- _Tarefas_:
- 1) Transcreva, por favor, a parte do excerto sobre a conferência em São Nicolau que começa nas palavras "Para além do" e termina depois de "local e nacional.".
- 2) Responda com base no excerto sobre a conferência em São Nicolau:
(a) Em que cidade decorre a conferência?
(b) Que edição da Conferência Internacional de Turismo da Natureza é esta?
(c) De que setor se diz que Cabo Verde é altamente dependente?
::: Excerto da fonte
Cabo Verde ruma à sua verdadeira natureza em conferência internacional em São Nicolau
Na ilha de São Nicolau, dezenas de especialistas e autoridades encontram-se na 2.ª Conferência Internacional de Turismo da Natureza esta quinta-feira, na cidade de Ribeira Brava.
Para além do sol & mar, do Sal & Boavista, Cabo Verde, altamente dependente do turismo, estuda e projecta apostas no turismo de natureza em conferência no coração do esplendor natural ainda muito desconhecido de São Nicolau (mas: sodade, sodade, dessa nha terra...). Decorre esta quinta-feira, mas é toda uma semana e não só com impacte local e nacional.
::::::
::: Informação fornecida
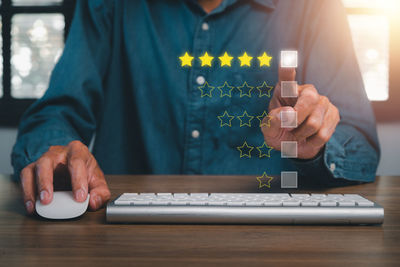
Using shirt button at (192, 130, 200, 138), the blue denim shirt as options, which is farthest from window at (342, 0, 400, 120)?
shirt button at (192, 130, 200, 138)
::::::
- _Respostas às tarefas_:
- 1)
Para além do sol & mar, do Sal & Boavista, Cabo Verde, altamente dependente do turismo, estuda e projecta apostas no turismo de natureza em conferência no coração do esplendor natural ainda muito desconhecido de São Nicolau (mas: sodade, sodade, dessa nha terra...). Decorre esta quinta-feira, mas é toda uma semana e não só com impacte local e nacional.

- 2)
(a) Ribeira Brava.
(b) A 2.ª edição.
(c) Do turismo.